A push button is used to control a traffic light. To give pedestrians the ability to cross the street, there is a button that, when pressed, turns the red traffic light signal into a green one.

#2 — Staggered Signal

By elongating the period of time that a traffic light is green in only one direction, this type of traffic light is used to reduce congestion. It was put in place on a road where a significant number of vehicles make right turns.

#3 — Sensitive Type

A detector is what makes this kind of traffic light unique from others. These traffic lights can either be installed on the road itself or at the entrance to the intersection. However, the signal will only turn green when there are vehicles or pedestrians crossing the road.

#4 — Fixed Cycle Formula

A type of traffic light that alternates between green, yellow, and red lights at a predetermined interval in order to better organize the flow of passing vehicles and pedestrians. 

One of its other types of programs is a multi-stage system that can change the display of the signal by determining the time of day and day of the week when there is heavy traffic using a time switch. This is accomplished by using a multi-stage system.

#5 — Arrow Type

The arrow signal can be found directly below the three-color traffic lights in their location. Even if the red light comes on in the three-color signal, the vehicles are still allowed to move in the direction of the green arrow. 

This arrow signal has two variations of this arrow signal – Arrow pointing in the right direction and a separate indication of the arrow.

#6 — Separate Pedestrian Vehicle

A specific kind of traffic light that is designed to ensure the safety of pedestrians crossing the street by physically separating them from vehicles. When the traffic signal light for vehicles is in the full red position, the pedestrian lights will change to green. 

It utilizes two distinct systems: display only accessible by foot traffic (do not allow pedestrians to cross diagonally) and scramble (pedestrians can cross diagonally).

#7 — Pedestrian Support Information System

It is a method that ensures the safety of people who are blind or visually impaired while also making it easier for them to cross the street.
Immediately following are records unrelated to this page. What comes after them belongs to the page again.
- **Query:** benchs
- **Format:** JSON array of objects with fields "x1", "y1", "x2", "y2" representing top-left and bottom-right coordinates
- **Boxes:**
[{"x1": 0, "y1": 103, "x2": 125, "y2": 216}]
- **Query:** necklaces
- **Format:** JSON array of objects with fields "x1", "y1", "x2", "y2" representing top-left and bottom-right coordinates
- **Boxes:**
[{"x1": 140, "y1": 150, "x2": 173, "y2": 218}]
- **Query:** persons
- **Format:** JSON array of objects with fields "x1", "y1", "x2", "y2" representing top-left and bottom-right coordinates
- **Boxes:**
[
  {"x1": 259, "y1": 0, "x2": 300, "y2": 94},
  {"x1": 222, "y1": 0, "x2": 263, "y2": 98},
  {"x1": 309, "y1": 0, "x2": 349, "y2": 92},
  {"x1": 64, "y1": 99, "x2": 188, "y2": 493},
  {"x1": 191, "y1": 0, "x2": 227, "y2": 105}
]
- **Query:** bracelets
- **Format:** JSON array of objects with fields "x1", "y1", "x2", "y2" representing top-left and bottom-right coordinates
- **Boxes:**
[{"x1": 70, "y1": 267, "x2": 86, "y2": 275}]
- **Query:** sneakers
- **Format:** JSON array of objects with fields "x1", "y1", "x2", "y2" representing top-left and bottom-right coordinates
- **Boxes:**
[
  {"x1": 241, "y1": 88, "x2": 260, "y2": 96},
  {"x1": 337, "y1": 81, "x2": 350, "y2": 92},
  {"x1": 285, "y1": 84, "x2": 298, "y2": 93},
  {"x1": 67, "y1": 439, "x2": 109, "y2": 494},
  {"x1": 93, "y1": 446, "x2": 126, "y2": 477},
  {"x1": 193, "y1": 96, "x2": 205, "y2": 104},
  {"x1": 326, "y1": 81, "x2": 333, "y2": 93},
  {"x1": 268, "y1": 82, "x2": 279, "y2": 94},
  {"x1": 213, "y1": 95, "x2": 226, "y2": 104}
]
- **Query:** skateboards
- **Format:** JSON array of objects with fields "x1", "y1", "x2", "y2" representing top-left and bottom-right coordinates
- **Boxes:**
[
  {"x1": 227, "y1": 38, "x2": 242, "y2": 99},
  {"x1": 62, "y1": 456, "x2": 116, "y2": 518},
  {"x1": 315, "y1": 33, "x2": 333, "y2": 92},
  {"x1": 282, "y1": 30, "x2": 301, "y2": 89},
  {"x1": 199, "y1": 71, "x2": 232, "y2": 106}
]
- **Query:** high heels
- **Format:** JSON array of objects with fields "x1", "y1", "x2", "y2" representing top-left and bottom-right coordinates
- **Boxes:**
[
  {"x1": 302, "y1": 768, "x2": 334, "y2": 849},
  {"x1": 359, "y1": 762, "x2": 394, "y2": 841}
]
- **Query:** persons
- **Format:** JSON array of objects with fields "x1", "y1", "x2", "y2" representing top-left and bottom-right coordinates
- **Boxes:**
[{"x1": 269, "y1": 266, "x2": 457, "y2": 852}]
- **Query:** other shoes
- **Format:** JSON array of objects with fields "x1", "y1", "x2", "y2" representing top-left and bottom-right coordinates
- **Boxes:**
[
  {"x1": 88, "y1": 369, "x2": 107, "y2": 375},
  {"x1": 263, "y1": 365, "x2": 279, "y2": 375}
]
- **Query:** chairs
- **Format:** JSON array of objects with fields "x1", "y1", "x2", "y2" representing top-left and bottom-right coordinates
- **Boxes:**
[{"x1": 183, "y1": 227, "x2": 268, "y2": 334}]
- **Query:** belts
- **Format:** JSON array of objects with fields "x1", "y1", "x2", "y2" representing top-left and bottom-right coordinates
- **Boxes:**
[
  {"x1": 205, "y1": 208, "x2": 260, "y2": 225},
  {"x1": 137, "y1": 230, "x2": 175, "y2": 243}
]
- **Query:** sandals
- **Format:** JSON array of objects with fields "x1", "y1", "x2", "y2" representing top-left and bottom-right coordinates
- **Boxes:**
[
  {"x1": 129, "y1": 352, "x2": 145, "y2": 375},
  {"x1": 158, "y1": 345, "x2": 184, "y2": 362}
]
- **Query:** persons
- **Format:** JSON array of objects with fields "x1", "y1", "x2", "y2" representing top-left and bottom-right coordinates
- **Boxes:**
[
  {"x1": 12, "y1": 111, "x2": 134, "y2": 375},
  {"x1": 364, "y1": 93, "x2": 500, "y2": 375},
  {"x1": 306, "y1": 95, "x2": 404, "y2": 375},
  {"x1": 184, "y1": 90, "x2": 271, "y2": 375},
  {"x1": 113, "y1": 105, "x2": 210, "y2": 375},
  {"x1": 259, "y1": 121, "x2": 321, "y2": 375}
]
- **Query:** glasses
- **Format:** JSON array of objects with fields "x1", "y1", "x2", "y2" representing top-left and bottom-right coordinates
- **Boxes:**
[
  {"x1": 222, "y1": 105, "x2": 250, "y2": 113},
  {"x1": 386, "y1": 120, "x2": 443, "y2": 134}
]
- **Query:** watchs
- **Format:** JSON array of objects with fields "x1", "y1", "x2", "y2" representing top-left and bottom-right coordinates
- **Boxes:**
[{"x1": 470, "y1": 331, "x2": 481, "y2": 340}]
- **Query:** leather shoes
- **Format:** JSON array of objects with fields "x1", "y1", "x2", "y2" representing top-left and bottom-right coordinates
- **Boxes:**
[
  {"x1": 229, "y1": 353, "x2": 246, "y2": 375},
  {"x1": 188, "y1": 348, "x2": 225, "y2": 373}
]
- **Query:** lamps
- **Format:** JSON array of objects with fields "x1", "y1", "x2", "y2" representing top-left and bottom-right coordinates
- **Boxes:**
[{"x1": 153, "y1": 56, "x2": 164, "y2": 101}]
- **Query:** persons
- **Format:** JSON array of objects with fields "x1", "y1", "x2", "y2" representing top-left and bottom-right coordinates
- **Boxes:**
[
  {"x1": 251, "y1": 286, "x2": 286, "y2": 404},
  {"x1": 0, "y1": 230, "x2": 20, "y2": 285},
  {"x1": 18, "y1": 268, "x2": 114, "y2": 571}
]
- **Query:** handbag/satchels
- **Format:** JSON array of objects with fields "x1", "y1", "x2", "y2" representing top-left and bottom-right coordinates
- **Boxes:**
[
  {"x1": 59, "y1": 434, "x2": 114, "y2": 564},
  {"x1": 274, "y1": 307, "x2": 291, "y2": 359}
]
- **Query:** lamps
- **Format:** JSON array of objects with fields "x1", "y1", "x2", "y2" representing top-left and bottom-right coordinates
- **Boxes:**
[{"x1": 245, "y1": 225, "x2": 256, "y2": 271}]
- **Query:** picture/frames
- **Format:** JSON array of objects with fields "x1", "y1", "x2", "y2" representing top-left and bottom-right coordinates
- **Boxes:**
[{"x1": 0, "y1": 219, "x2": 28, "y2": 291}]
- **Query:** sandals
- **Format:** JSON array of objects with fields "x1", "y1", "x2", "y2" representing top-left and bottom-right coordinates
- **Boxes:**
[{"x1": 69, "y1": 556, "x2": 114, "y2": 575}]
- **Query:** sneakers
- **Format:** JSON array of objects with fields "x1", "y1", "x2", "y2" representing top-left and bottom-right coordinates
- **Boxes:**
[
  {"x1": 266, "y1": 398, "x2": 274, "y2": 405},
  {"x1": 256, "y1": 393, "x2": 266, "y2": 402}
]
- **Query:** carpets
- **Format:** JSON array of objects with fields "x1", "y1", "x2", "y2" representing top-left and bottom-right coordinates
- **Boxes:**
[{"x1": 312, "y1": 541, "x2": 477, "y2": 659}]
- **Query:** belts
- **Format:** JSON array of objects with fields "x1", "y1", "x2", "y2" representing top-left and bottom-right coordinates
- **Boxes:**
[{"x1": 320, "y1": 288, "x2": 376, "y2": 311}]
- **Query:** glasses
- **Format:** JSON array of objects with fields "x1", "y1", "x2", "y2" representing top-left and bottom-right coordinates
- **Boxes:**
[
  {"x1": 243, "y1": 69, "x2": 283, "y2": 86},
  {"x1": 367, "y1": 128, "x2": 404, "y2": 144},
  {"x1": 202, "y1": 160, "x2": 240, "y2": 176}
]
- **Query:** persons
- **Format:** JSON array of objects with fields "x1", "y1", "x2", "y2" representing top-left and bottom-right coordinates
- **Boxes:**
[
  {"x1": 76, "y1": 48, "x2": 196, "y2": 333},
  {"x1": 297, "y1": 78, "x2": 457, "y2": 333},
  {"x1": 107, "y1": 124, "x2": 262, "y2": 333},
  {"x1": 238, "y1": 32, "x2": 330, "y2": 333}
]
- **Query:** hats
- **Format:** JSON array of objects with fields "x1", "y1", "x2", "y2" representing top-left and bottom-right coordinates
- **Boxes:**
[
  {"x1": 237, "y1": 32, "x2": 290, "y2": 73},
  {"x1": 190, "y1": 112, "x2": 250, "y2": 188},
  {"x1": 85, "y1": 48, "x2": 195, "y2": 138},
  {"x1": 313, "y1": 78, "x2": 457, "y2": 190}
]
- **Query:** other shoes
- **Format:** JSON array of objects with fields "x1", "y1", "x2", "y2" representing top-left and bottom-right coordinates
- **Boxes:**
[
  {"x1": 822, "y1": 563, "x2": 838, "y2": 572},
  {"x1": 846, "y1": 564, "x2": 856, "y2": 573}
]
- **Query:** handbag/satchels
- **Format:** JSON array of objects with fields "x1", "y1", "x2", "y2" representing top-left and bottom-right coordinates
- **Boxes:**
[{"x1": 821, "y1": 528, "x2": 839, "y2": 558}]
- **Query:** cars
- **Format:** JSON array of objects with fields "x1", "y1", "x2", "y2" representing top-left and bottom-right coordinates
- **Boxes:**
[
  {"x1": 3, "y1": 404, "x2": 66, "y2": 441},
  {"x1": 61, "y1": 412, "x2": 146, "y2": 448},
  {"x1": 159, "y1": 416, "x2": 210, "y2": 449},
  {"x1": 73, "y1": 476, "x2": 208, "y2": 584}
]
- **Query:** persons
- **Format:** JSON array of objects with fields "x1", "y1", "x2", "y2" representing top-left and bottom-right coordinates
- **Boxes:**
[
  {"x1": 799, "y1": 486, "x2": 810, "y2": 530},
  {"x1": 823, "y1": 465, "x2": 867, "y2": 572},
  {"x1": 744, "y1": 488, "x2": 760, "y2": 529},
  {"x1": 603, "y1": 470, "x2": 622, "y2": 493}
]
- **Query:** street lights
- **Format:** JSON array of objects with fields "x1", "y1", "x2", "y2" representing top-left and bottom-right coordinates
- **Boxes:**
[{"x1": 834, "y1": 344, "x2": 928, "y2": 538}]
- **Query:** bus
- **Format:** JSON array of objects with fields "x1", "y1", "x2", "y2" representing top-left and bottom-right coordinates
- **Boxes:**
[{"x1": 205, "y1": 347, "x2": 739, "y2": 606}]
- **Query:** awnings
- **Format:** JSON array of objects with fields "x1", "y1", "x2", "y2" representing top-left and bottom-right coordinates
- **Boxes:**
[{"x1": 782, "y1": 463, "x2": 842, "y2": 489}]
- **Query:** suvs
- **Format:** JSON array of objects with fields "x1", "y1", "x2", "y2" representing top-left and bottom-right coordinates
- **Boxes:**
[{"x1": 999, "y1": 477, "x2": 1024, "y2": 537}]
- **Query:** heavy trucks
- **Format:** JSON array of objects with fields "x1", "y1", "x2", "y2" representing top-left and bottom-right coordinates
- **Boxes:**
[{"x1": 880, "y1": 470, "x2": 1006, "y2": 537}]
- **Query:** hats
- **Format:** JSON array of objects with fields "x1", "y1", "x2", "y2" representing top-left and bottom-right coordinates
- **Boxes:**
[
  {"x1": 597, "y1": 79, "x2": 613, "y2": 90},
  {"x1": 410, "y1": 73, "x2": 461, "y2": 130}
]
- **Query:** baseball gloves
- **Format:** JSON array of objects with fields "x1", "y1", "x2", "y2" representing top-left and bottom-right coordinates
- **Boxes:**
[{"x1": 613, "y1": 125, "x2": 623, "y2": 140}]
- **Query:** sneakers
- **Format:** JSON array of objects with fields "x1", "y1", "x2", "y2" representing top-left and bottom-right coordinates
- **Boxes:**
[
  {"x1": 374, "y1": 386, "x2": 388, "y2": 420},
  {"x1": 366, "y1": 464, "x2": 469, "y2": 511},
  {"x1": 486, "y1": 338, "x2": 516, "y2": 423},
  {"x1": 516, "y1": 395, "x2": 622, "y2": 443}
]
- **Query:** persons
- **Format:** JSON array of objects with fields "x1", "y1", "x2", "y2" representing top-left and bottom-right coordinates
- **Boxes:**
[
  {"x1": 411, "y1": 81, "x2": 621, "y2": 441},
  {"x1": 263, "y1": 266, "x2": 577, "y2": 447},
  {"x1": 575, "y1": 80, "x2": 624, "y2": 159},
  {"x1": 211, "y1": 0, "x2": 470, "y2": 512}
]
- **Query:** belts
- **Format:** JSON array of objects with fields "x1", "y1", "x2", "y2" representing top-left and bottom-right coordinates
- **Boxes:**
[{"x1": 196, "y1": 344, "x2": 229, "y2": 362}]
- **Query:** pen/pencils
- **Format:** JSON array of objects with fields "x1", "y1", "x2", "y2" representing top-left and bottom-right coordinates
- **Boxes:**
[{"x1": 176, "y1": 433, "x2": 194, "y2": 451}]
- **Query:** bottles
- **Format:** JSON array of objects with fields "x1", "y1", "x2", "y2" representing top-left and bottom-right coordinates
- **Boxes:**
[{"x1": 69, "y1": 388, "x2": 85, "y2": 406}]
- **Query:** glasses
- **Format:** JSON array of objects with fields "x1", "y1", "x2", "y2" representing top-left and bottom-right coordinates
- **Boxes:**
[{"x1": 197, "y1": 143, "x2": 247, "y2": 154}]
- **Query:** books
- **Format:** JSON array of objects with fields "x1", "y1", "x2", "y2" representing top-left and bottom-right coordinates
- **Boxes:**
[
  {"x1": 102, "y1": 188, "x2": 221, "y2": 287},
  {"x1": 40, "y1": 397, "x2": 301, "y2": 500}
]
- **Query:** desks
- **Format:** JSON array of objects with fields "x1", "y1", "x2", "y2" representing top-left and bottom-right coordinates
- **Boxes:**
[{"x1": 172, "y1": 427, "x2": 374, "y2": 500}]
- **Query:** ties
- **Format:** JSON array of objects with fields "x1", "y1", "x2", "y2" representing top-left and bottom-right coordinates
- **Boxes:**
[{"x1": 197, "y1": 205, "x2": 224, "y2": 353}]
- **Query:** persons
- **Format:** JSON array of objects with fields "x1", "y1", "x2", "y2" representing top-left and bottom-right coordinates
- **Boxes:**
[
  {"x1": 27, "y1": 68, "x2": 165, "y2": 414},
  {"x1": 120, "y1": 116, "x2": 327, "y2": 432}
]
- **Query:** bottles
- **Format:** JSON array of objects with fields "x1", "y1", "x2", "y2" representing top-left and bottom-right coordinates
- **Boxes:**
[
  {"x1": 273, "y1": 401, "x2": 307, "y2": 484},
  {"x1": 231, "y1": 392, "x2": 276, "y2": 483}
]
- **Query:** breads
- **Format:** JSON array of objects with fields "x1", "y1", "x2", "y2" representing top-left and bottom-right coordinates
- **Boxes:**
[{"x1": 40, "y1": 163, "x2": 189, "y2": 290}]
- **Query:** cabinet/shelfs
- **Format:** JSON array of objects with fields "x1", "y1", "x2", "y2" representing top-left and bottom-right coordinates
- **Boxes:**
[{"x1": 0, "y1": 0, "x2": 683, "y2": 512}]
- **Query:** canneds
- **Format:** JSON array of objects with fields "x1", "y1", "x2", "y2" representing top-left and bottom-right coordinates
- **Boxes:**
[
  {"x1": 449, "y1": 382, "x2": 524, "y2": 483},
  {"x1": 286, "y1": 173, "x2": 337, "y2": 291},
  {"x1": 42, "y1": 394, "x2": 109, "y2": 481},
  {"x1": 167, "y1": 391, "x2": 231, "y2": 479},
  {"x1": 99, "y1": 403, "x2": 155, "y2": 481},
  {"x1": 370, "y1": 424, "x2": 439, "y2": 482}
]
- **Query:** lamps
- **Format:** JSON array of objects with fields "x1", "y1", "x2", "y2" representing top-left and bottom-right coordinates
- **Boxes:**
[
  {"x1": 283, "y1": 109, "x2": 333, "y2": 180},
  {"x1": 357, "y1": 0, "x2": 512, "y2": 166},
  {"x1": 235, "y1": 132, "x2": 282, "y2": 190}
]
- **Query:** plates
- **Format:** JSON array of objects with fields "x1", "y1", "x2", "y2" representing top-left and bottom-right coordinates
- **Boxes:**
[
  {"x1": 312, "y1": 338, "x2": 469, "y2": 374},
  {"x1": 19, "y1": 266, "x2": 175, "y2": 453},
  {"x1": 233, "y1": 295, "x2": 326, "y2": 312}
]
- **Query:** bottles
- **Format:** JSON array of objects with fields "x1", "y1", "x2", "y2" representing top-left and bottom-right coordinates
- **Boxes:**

Japan’s Blue Traffic Light: FAQs

Why Do Japanese People Call Green Things Blue? 

Midori was the word for green prior to the year 1930. On the other hand, the first traffic light in Hibiya was installed in March of 1930, and it was at that time that the press (which referred to newspapers at the time) first used the term ao to describe the color. They came to this conclusion because they believed that most people would be happier if they were told that it was blue.

Does Japan Have Green Lights? 

Still technically green, but noticeably blue enough to continue using the ao nomenclature, the government in 1973 issued a cabinet order mandating that traffic lights use the bluest shade of green that was possible. This was done in order to justify continuing to use the ao nomenclature.

Conclusion

There are blue traffic lights in Japan, but this has nothing to do with faulty wiring or any other problem. There is a rationale behind the decision. As was just stated, it is related in some way to the usage of the language. 

Now that you know why, you should keep an eye out for them when you’re in Japan. Make sure that, in addition to learning about color, you are familiar with the rules of the road in Japan before you get behind the wheel. 

Because of how stringent the rules are, you run the risk of having your driver’s license revoked. Lastly, don’t forget to fasten your seat belts or wear your helmet while driving. Make sure you are thorough with how Japan’s traffic lights work. Happy Driving!